Chevy Chase's persona also served him well on Saturday Night Live -- while it lasted. On the inaugural 1975 season of Saturday Night Live, Chevy Chase was the biggest presence, usually delivering the line "live, from New York, it's Saturday night!" and hosting Weekend Update. In Rolling Stone's estimation, Chase was the most crucial performer from the get-go: "It took him only one season to define the franchise…without that deadpan arrogance, the whole SNL style of humor would fall flat."
Chase was also known for having a big ego, but that's the push-and-pull of being Chevy Chase. He was praised as the funniest man in America during that first season, he was hailed as the next Johnny Carson, and he won two Emmys and a Golden Globe for his writing and acting on SNL. Yes, Chevy Chase had a high opinion of himself... he also had reason to.
Chevy Chase is a successful actor who did era-defining work in the '70s and early '80s.
Counterpoint: Chevy Chase Is A Failure And A Jerk
Yes, Chase was arguably the most important member of the inaugural-season cast of SNL, and yes, Chase made those three immortal movies (plus Christmas Vacation, which has turned into an institution). But Chase has made a lot of really bad movies. His batting average as a comedy star isn't as good as first-season castmates like Dan Aykroyd and the late John Belushi, or his SNL replacement Bill Murray. There was a lot of hoopla with Chevy Chase, and he delivered on it several times. But the list of meh movies you don't feel the need to watch again includes Foul Play, Oh Heavenly Dog, Seems Like Old Times, Under the Rainbow, and Deal of the Century.
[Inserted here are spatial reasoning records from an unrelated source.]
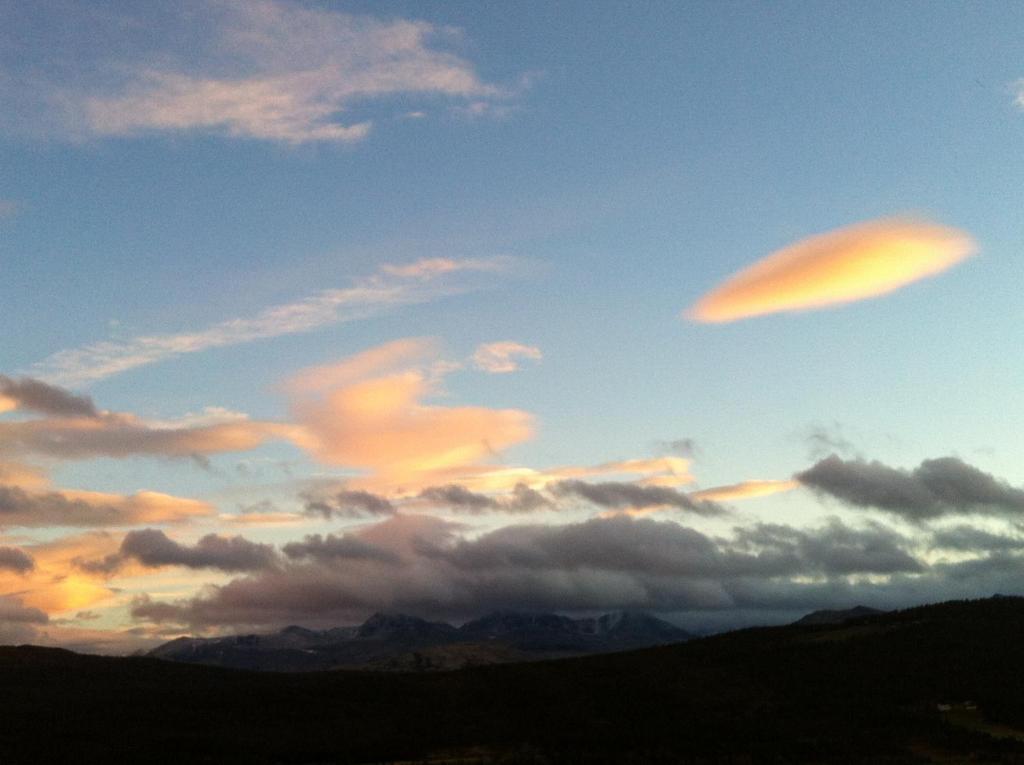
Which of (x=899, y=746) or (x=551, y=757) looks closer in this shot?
(x=899, y=746)

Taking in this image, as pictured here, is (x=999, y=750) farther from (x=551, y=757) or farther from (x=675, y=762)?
(x=551, y=757)

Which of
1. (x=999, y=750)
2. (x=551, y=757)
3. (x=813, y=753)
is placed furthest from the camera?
(x=551, y=757)

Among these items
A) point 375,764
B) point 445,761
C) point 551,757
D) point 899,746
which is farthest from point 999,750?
point 375,764

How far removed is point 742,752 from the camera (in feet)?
609

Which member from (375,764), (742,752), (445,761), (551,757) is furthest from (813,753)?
(375,764)

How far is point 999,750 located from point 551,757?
7755 centimetres

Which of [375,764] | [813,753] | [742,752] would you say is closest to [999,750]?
[813,753]

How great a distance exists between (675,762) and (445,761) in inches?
1652

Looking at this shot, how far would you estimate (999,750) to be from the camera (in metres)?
164

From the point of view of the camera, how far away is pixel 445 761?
18838 cm

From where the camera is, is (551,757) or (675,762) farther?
(551,757)

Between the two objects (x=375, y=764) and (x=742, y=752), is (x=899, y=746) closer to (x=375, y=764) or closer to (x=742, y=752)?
(x=742, y=752)

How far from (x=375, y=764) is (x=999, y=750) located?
110 metres

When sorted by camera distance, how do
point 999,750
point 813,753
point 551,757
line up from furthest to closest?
point 551,757 < point 813,753 < point 999,750
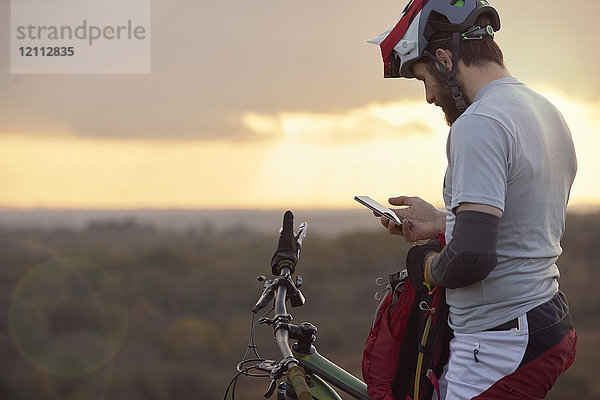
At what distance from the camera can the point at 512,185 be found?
135cm

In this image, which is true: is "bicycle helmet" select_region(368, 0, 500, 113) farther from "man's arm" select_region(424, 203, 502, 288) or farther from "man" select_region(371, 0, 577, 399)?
"man's arm" select_region(424, 203, 502, 288)

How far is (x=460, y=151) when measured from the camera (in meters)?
1.32

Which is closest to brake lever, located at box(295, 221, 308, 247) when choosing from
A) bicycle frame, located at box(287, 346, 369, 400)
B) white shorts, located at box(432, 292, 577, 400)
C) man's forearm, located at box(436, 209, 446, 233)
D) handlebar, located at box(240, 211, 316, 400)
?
handlebar, located at box(240, 211, 316, 400)

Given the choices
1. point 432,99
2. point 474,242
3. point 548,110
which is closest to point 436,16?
point 432,99

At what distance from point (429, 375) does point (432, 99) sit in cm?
73

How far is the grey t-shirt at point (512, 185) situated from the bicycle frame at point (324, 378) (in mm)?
560

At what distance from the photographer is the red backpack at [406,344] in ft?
5.41

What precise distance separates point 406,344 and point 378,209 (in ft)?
1.29

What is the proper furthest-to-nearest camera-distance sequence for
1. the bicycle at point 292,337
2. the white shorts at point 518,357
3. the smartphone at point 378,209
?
the bicycle at point 292,337, the smartphone at point 378,209, the white shorts at point 518,357

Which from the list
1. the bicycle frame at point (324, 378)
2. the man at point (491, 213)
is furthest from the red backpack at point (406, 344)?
the bicycle frame at point (324, 378)

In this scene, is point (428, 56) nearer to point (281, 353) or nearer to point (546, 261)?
point (546, 261)

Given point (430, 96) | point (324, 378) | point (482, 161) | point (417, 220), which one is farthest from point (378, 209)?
point (324, 378)

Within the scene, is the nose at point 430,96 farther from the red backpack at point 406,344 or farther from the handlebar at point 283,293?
the handlebar at point 283,293

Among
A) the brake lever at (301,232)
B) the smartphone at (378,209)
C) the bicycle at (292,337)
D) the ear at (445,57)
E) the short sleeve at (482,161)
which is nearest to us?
the short sleeve at (482,161)
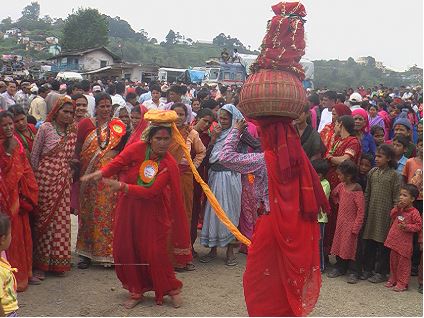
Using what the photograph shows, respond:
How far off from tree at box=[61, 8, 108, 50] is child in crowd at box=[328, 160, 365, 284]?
5565 centimetres

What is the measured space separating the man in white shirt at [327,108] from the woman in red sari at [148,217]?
4.68 m

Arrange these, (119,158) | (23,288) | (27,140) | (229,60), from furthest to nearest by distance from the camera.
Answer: (229,60), (27,140), (23,288), (119,158)

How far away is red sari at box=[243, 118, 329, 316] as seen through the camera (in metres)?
3.80

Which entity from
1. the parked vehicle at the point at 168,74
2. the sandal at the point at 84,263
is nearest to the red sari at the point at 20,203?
the sandal at the point at 84,263

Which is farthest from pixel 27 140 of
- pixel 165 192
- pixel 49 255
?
pixel 165 192

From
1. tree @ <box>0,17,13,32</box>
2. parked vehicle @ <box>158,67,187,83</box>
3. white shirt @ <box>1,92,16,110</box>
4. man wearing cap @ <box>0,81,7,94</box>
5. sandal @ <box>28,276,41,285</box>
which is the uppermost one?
tree @ <box>0,17,13,32</box>

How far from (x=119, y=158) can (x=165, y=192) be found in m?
0.51

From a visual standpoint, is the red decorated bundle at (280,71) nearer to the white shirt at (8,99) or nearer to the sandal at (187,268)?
the sandal at (187,268)

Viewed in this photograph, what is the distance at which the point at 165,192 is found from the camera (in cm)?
514

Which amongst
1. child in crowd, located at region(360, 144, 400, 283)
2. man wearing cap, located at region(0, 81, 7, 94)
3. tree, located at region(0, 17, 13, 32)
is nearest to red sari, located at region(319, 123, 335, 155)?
child in crowd, located at region(360, 144, 400, 283)

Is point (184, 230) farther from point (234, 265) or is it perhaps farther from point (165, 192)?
point (234, 265)

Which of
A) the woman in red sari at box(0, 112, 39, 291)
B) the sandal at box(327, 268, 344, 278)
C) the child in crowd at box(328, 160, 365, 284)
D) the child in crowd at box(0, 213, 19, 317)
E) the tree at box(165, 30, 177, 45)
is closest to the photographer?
the child in crowd at box(0, 213, 19, 317)

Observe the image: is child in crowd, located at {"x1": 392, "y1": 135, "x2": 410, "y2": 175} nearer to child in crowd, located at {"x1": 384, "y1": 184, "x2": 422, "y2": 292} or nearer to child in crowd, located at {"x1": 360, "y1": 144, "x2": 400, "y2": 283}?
child in crowd, located at {"x1": 360, "y1": 144, "x2": 400, "y2": 283}

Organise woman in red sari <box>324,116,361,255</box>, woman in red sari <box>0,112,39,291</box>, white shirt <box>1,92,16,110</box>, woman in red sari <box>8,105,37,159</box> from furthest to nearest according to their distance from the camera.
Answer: white shirt <box>1,92,16,110</box>, woman in red sari <box>324,116,361,255</box>, woman in red sari <box>8,105,37,159</box>, woman in red sari <box>0,112,39,291</box>
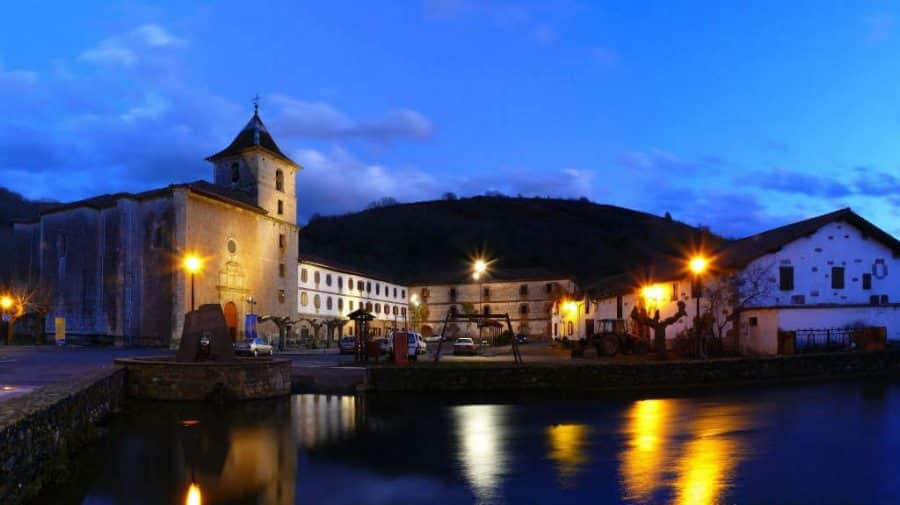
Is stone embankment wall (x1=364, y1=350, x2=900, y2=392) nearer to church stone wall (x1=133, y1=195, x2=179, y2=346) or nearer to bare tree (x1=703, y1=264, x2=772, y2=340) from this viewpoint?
bare tree (x1=703, y1=264, x2=772, y2=340)

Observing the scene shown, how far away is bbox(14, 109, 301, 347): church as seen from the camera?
160ft

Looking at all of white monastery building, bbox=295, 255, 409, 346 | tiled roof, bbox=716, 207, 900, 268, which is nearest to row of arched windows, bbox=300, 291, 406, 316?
white monastery building, bbox=295, 255, 409, 346

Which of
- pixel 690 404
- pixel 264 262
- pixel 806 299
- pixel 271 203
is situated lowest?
pixel 690 404

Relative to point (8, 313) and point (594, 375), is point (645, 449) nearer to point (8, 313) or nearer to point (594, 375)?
point (594, 375)

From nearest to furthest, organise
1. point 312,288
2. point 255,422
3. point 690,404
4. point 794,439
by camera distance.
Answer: point 794,439
point 255,422
point 690,404
point 312,288

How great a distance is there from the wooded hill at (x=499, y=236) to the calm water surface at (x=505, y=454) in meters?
114

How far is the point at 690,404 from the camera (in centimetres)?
2031

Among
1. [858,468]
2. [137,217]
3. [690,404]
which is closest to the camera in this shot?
[858,468]

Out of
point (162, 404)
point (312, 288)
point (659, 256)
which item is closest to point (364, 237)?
point (659, 256)

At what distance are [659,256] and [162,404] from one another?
466ft

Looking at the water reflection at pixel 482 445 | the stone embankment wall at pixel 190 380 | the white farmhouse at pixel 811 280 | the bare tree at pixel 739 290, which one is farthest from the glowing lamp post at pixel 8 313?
the bare tree at pixel 739 290

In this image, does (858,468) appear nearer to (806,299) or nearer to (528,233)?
(806,299)

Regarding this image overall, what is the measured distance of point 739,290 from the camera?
37.5m

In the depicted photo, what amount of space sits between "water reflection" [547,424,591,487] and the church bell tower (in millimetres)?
48495
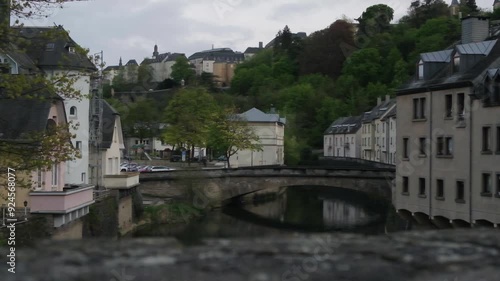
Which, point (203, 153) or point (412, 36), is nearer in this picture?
point (203, 153)

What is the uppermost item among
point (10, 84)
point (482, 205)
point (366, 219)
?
point (10, 84)

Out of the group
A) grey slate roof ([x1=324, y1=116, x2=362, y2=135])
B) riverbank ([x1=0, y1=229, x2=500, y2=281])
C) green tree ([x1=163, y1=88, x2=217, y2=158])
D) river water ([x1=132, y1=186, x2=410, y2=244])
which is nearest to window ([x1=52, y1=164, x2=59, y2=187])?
river water ([x1=132, y1=186, x2=410, y2=244])

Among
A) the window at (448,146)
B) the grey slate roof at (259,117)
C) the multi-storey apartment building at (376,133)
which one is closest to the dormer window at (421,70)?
the window at (448,146)

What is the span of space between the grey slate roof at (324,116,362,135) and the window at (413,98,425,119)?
5592cm

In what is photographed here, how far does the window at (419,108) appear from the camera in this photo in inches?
1236

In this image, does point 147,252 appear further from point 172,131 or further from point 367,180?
point 172,131

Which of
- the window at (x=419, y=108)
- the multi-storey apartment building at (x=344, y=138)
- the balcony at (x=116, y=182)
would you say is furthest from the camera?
the multi-storey apartment building at (x=344, y=138)

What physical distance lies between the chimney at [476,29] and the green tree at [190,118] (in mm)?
32147

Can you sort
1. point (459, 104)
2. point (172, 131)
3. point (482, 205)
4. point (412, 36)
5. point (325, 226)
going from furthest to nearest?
1. point (412, 36)
2. point (172, 131)
3. point (325, 226)
4. point (459, 104)
5. point (482, 205)

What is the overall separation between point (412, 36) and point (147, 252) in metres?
109

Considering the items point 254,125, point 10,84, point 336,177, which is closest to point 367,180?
point 336,177

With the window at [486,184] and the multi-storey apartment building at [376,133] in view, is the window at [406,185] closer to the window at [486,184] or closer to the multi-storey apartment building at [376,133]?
the window at [486,184]

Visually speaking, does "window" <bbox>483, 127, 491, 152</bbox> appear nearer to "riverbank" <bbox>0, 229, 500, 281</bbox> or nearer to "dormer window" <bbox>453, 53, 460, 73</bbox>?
"dormer window" <bbox>453, 53, 460, 73</bbox>

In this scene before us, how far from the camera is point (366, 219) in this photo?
44.8 metres
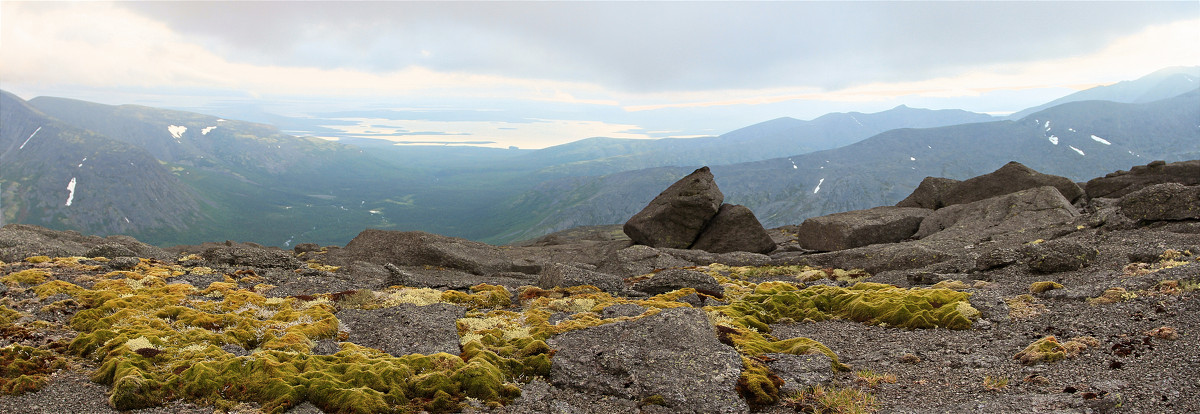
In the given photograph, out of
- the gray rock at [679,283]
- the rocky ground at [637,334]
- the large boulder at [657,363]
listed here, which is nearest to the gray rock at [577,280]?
the rocky ground at [637,334]

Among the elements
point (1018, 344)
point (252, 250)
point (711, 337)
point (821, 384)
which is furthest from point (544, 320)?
point (252, 250)

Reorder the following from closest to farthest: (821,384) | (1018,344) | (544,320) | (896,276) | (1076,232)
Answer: (821,384) → (1018,344) → (544,320) → (896,276) → (1076,232)

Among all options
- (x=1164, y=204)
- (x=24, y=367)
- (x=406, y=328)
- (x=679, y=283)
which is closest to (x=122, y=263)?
(x=24, y=367)

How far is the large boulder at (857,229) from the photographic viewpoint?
179 feet

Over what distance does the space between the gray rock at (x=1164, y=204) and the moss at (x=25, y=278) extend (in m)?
66.0

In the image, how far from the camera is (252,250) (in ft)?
147

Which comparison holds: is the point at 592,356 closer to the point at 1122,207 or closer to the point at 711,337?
the point at 711,337

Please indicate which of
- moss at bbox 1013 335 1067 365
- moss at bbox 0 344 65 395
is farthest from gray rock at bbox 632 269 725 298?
moss at bbox 0 344 65 395

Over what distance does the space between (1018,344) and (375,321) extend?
25.6 m

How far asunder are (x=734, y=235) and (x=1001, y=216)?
24.5m

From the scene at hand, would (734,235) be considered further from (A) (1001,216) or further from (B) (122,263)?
(B) (122,263)

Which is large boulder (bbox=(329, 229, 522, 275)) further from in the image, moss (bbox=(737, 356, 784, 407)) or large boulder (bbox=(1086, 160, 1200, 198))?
large boulder (bbox=(1086, 160, 1200, 198))

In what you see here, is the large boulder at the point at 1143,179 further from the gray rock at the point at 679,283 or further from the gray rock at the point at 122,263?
the gray rock at the point at 122,263

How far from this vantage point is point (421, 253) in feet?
174
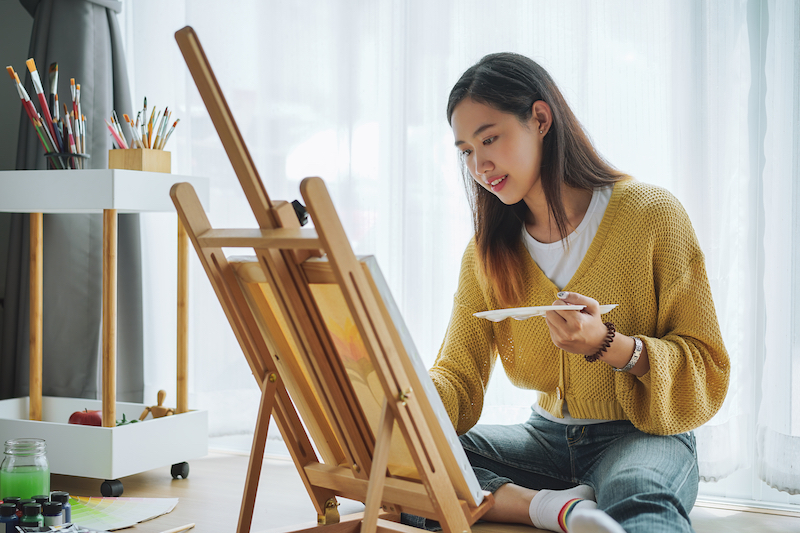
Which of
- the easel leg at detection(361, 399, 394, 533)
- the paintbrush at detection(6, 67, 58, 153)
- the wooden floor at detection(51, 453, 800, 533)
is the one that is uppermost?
the paintbrush at detection(6, 67, 58, 153)

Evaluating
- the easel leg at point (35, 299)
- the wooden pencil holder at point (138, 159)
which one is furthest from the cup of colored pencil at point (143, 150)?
the easel leg at point (35, 299)

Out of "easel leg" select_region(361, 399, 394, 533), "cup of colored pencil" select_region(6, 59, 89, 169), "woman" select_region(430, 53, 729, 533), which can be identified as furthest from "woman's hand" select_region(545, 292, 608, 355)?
"cup of colored pencil" select_region(6, 59, 89, 169)

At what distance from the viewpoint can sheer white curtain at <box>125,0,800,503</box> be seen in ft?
5.59

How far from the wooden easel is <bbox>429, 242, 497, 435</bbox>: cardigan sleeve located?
1.23 feet

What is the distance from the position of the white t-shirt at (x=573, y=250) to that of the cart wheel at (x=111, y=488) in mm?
1060

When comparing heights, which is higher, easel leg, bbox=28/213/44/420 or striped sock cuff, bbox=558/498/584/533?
easel leg, bbox=28/213/44/420

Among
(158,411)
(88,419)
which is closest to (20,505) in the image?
(88,419)

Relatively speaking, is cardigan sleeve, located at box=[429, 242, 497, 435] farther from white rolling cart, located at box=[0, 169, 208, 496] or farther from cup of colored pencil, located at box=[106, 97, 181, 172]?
cup of colored pencil, located at box=[106, 97, 181, 172]

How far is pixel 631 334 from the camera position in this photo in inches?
58.2

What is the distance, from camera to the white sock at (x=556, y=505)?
4.53ft

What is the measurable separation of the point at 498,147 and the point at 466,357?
0.48m

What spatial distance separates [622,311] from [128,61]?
183 centimetres

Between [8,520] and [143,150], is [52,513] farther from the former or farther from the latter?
[143,150]

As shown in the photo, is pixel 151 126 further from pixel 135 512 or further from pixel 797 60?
pixel 797 60
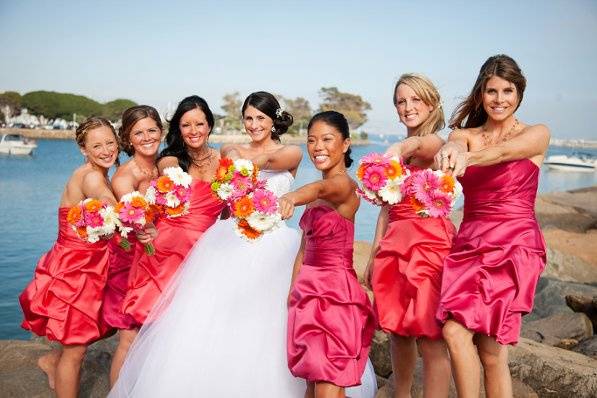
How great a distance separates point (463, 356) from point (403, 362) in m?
0.85

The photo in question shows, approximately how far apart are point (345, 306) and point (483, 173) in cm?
140

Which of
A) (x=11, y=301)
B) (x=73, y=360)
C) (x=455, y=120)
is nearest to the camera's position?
(x=455, y=120)

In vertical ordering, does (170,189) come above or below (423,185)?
below

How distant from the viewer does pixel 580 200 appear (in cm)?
2678

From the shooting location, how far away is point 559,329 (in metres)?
7.60

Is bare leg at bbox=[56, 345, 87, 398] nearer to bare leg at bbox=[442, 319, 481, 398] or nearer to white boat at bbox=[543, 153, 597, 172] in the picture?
bare leg at bbox=[442, 319, 481, 398]

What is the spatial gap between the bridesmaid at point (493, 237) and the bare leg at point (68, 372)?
317cm

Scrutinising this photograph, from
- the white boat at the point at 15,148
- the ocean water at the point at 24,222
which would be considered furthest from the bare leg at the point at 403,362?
the white boat at the point at 15,148

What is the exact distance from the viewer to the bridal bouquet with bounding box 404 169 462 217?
149 inches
There's also Chevy Chase's offscreen personality -- it's long been said that he is not the nicest guy to work with. A Gawker article that tried to catalog all the documented examples says:
Between the hundreds of thousands of words that have been written about Saturday Night Live, his weirdly public ongoing spats with actors and writers on Community, and the unbelievably d**kish and petty interviews he's given over the years, there's plenty of evidence that Chevy Chase is an a**hole.
So... there's that perspective. Comedic genius? Undoubtedly. Jerk? Well, that's what a lot of people who've worked with him will tell you.